### Written exercise
Return the lines from the one containing "Which choice from" through the end of the entries, with both ends included and every line repeated exactly.

Dataset excerpt
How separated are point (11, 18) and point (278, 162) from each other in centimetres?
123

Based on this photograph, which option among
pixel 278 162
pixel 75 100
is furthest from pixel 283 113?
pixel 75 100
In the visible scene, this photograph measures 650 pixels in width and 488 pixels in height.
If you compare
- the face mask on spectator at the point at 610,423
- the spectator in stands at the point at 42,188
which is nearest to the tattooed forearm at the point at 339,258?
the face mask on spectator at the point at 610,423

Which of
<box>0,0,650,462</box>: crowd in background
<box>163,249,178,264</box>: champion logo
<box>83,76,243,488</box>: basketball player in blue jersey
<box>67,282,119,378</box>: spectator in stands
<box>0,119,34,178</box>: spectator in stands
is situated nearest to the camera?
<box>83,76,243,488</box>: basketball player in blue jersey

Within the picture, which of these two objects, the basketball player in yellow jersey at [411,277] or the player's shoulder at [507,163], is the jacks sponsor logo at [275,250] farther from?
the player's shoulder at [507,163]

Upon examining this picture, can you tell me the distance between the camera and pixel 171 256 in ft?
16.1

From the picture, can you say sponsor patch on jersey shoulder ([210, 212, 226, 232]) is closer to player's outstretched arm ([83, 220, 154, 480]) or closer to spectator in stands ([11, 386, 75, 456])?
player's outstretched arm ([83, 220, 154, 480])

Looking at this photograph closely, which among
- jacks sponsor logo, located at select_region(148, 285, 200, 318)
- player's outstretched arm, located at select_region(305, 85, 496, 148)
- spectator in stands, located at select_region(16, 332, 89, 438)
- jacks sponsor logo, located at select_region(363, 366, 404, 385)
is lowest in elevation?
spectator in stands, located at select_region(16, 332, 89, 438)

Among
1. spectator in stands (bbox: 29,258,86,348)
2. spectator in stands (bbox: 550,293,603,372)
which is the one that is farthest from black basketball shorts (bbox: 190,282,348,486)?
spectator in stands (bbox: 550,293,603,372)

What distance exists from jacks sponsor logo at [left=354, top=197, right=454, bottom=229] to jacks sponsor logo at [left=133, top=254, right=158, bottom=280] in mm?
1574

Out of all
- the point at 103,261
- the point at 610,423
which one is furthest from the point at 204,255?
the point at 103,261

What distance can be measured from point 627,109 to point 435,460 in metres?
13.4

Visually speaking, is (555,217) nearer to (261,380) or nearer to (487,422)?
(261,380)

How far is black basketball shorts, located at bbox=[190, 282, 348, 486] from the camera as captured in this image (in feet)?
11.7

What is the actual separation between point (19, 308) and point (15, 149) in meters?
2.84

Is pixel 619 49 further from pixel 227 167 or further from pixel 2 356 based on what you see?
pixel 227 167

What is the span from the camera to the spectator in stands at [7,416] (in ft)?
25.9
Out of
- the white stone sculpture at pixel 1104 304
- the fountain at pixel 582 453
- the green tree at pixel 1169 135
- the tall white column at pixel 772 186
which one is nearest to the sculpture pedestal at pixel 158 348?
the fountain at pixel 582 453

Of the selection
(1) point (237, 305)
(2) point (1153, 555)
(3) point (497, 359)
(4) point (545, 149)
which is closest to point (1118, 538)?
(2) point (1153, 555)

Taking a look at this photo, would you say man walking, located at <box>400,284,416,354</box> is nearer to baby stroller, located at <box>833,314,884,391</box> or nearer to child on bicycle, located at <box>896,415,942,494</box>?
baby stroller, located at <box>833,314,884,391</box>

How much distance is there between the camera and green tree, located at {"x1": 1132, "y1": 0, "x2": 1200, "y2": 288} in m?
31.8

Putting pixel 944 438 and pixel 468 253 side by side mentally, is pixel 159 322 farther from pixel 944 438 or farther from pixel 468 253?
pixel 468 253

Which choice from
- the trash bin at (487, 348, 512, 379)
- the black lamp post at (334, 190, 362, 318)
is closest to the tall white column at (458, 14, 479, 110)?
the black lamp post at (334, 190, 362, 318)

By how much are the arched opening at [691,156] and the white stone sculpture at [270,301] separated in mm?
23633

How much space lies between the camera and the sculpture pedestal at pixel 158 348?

### Written answer
Which choice from
- the trash bin at (487, 348, 512, 379)
- the black lamp post at (334, 190, 362, 318)
is closest to the tall white column at (458, 14, 479, 110)?
the black lamp post at (334, 190, 362, 318)

By how much are the arched opening at [691,156] and the white stone sculpture at [270,301] separated in mm?
23633

How much space lies between the camera and the sculpture pedestal at pixel 158 348?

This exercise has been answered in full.